Experience-Based Reflections: What Readers Can Learn From Hannah Lee
One of the best ways to understand Hannah Lee’s impact is to imagine the real-life moments her books can create. Picture a child sitting on the floor during story time, looking at the pages of My Hair, and suddenly recognizing a hairstyle that looks like their own. That little moment may seem ordinary to an adult, but for a child it can feel enormous. The page has made room for them. The story has not asked them to explain themselves. It simply says, “Here you are.”
Many adults remember growing up with books they loved but did not fully see themselves in. They enjoyed the adventures, laughed at the jokes, and learned the lessons, but something was missing. Hannah Lee’s work helps address that gap for a new generation. Her books show that representation can be bright, funny, musical, and full of everyday life. It does not need to arrive with a spotlight and a serious drumroll. Sometimes it arrives with birthday excitement and a very important hairstyle decision.
For parents, reading Hannah Lee’s books can become a shared confidence ritual. A parent might pause and ask, “Which hairstyle do you like best?” or “What makes you feel like yourself?” These questions are simple, but they help children practice self-awareness. They also give adults a chance to listen. Children often reveal a lot through small preferences: the colors they choose, the characters they admire, the talents they wish they had, and the parts of themselves they are learning to love.

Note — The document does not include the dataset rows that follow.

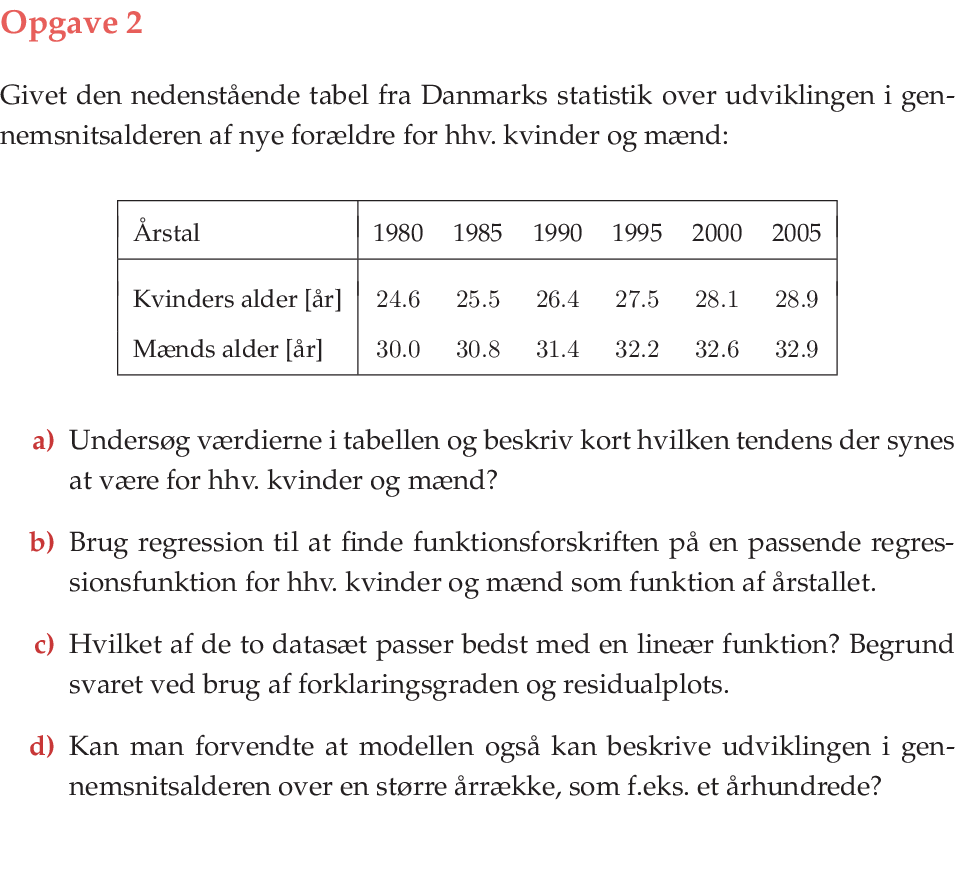 Opgave 2

Givet den nedenstående tabel fra Danmarks statistik over udviklingen i gennemsnitsalderen af nye forældre for hhv. kvinder og mænd:

| Årstal | 1980 | 1985 | 1990 | 1995 | 2000 | 2005 |
|---|---|---|---|---|---|---|
| Kvinders alder [år] | 24.6 | 25.5 | 26.4 | 27.5 | 28.1 | 28.9 |
| Mænds alder [år] | 30.0 | 30.8 | 31.4 | 32.2 | 32.6 | 32.9 |

a) Undersøg værdierne i tabellen og beskriv kort hvilken tendens der synes at være for hhv. kvinder og mænd?

b) Brug regression til at finde funktionsforskriften på en passende regressionsfunktion for hhv. kvinder og mænd som funktion af årstallet.

c) Hvilket af de to datasæt passer bedst med en lineær funktion? Begrund svaret ved brug af forklaringsgraden og residualplots.

d) Kan man forvendte at modellen også kan beskrive udviklingen i gennemsnitsalderen over en større årrække, som f.eks. et århundrede?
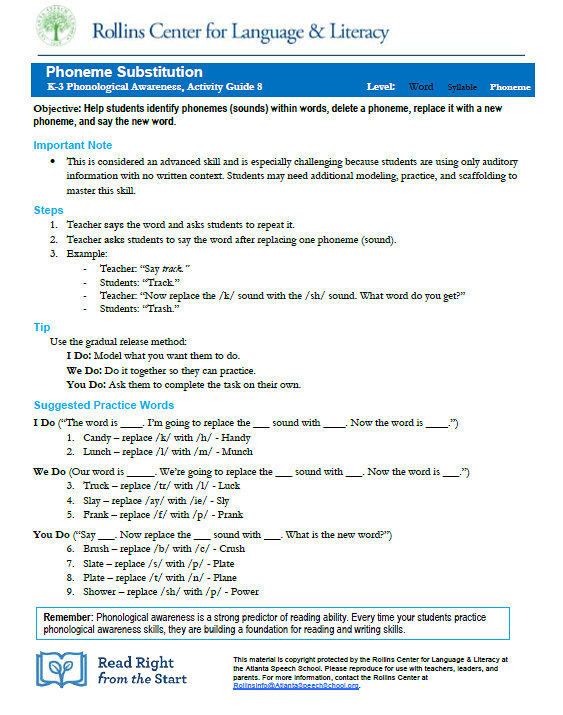 Rollins Center for Language & Literacy

Phoneme Substitution
K-3 Phonological Awareness, Activity Guide 8 Level: Word Syllable Phoneme

Objective: Help students identify phonemes (sounds) within words, delete a phoneme, replace it with a new phoneme, and say the new word.

Important Note
• This is considered an advanced skill and is especially challenging because students are using only auditory information with no written context. Students may need additional modeling, practice, and scaffolding to master this skill.

Steps
1. Teacher says the word and asks students to repeat it.
2. Teacher asks students to say the word after replacing one phoneme (sound).
3. Example:
- Teacher: "Say track."
- Students: "Track."
- Teacher: "Now replace the /k/ sound with the /sh/ sound. What word do you get?"
- Students: "Trash."

Tip
Use the gradual release method:
I Do: Model what you want them to do.
We Do: Do it together so they can practice.
You Do: Ask them to complete the task on their own.

Suggested Practice Words
I Do ("The word is ____. I'm going to replace the ___ sound with ____. Now the word is ____.")
1. Candy – replace /k/ with /h/ - Handy
2. Lunch – replace /l/ with /m/ - Munch
We Do (Our word is _____. We're going to replace the ___ sound with ___. Now the word is ___.")
3. Truck – replace /tr/ with /l/ - Luck
4. Slay – replace /ay/ with /ie/ - Sly
5. Frank – replace /f/ with /p/ - Prank
You Do ("Say ___. Now replace the ___ sound with ___. What is the new word?")
6. Brush – replace /b/ with /c/ - Crush
7. Slate – replace /s/ with /p/ - Plate
8. Plate – replace /t/ with /n/ - Plane
9. Shower – replace /sh/ with /p/ - Power

Remember: Phonological awareness is a strong predictor of reading ability. Every time your students practice phonological awareness skills, they are building a foundation for reading and writing skills.

Read Right from the Start

This material is copyright protected by the Rollins Center for Language & Literacy at the Atlanta Speech School. Please reproduce for use with teachers, leaders, and parents. For more information, contact the Rollins Center at Rollinsinfo@AtlantaSpeechSchool.org.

For teachers, Hannah Lee’s books offer a practical reminder that inclusive literature should not be saved for special occasions. Books that celebrate Black hair, diverse characters, and different forms of talent belong in the everyday classroom library, not only on themed bulletin boards. When children encounter inclusive stories as part of normal reading life, they learn that diversity is not an “extra unit.” It is part of the world.

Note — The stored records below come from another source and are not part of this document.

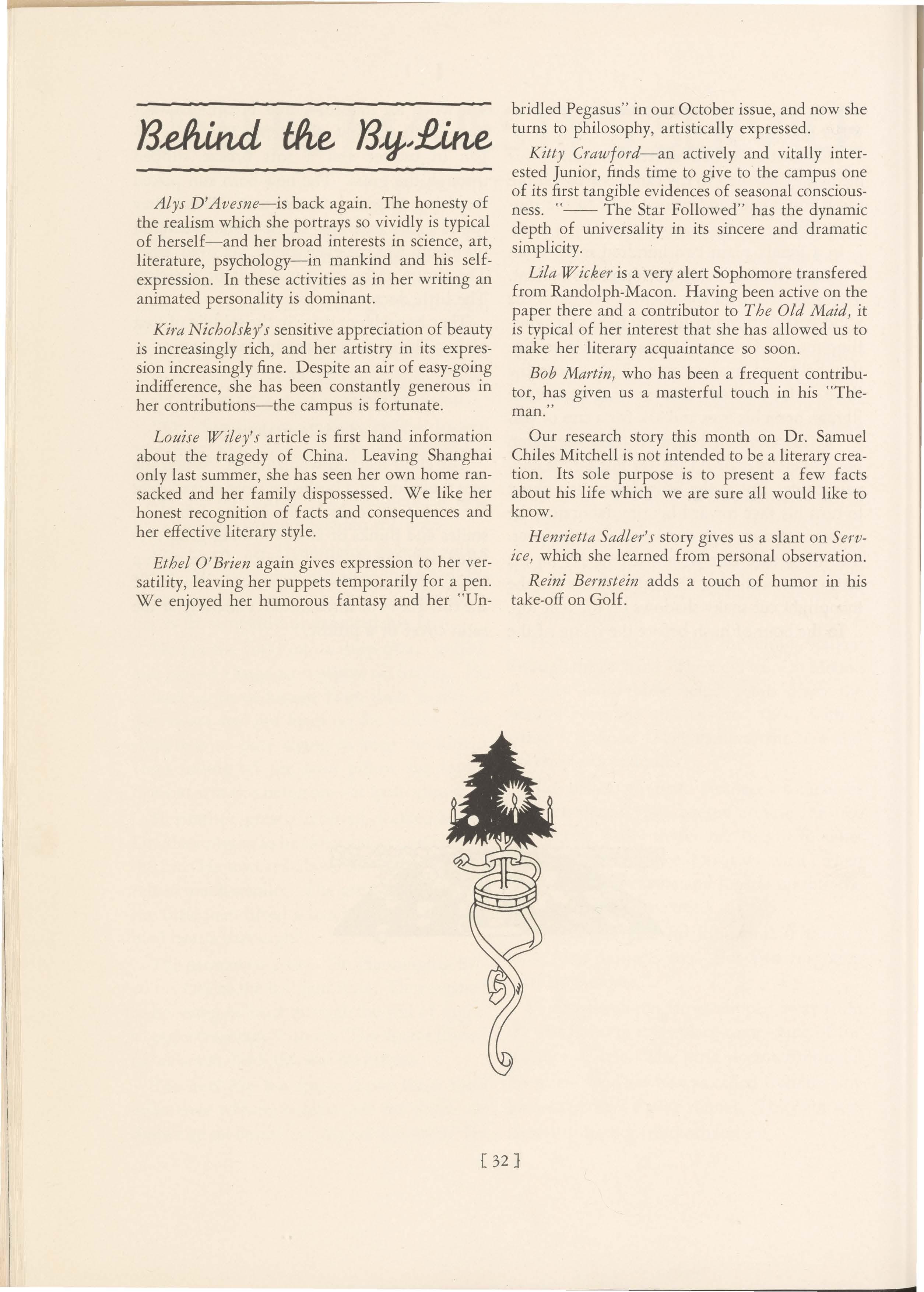 Behind the By-Line

Alys D'Avesne—is back again. The honesty of the realism which she portrays so vividly is typical of herself—and her broad interests in science, art, literature, psychology—in mankind and his self-expression. In these activities as in her writing an animated personality is dominant.

Kira Nicholsky's sensitive appreciation of beauty is increasingly rich, and her artistry in its expression increasingly fine. Despite an air of easy-going indifference, she has been constantly generous in her contributions—the campus is fortunate.

Louise Wiley's article is first hand information about the tragedy of China. Leaving Shanghai only last summer, she has seen her own home ransacked and her family dispossessed. We like her honest recognition of facts and consequences and her effective literary style.

Ethel O'Brien again gives expression to her versatility, leaving her puppets temporarily for a pen. We enjoyed her humorous fantasy and her "Unbridled Pegasus" in our October issue, and now she turns to philosophy, artistically expressed.

Kitty Crawford—an actively and vitally interested Junior, finds time to give to the campus one of its first tangible evidences of seasonal consciousness. "—— The Star Followed" has the dynamic depth of universality in its sincere and dramatic simplicity.

Lila Wicker is a very alert Sophomore transfered from Randolph-Macon. Having been active on the paper there and a contributor to The Old Maid, it is typical of her interest that she has allowed us to make her literary acquaintance so soon.

Bob Martin, who has been a frequent contributor, has given us a masterful touch in his "Theman."

Our research story this month on Dr. Samuel Chiles Mitchell is not intended to be a literary creation. Its sole purpose is to present a few facts about his life which we are sure all would like to know.

Henrietta Sadler's story gives us a slant on Service, which she learned from personal observation.

Reini Bernstein adds a touch of humor in his take-off on Golf.

[ 32 ]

For young writers, Hannah Lee’s career also offers an encouraging lesson: personal experiences and cultural details can become powerful stories. A writer does not always need a giant fantasy kingdom or a complicated plot twist to create something memorable. Sometimes the strongest story begins with a question as familiar as “How should I wear my hair?” or “What if a princess could not singbut could rap?” The magic is in noticing what others overlook.

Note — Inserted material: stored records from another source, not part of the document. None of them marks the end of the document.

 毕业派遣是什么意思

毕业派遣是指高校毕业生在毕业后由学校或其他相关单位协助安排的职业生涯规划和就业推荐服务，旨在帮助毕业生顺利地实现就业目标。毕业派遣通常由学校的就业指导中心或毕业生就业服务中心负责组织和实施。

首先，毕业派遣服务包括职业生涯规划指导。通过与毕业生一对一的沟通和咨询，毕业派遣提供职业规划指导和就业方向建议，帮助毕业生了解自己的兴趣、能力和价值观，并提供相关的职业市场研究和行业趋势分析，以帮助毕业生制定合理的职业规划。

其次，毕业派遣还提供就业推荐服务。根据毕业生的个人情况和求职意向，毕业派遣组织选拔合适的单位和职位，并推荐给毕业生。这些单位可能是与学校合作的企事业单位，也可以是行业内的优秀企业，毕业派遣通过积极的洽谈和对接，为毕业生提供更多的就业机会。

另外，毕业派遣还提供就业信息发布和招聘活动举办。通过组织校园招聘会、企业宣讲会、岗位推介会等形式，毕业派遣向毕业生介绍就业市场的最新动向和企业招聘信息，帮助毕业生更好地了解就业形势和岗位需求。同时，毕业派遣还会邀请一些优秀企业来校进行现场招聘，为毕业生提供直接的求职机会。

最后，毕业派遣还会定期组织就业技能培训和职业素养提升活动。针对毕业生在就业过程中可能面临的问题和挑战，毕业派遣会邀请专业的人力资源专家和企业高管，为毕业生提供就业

For librarians and booksellers, her books are useful because they are easy to recommend across different needs. A family looking for joyful Black representation? Start with My Hair. A teacher looking for a read-aloud with rhythm? Try The Rapping Princess. A child who loves performance, music, or fairy tales with a twist? Shiloh is ready for the microphone.
The broader experience of reading Hannah Lee is one of affirmation. Her stories do not shout, “Be confident!” from a motivational poster. They show confidence through characters making choices, exploring identity, and discovering joy. That is why the books work. Children are not simply told to love themselves. They are given a story where self-love looks fun, possible, and beautifully normal.
Conclusion
Hannah Lee has built a meaningful place in children’s literature by writing books that are joyful, rhythmic, representative, and deeply affirming. With My Hair, she gave readers a celebration of Black hair, family influence, and personal pride. With The Rapping Princess, she offered a lively fairy tale about finding your voiceeven when that voice does not sound the way others expect.
Her work reminds us that children’s books can be playful and powerful at the same time. They can make readers laugh, clap, rhyme, point, ask questions, and feel seen. That combination is not easy to achieve, but Hannah Lee does it with warmth and style. In her stories, confidence is not stiff or serious. It has rhythm. It has color. Sometimes, it has braids. Sometimes, it has bars.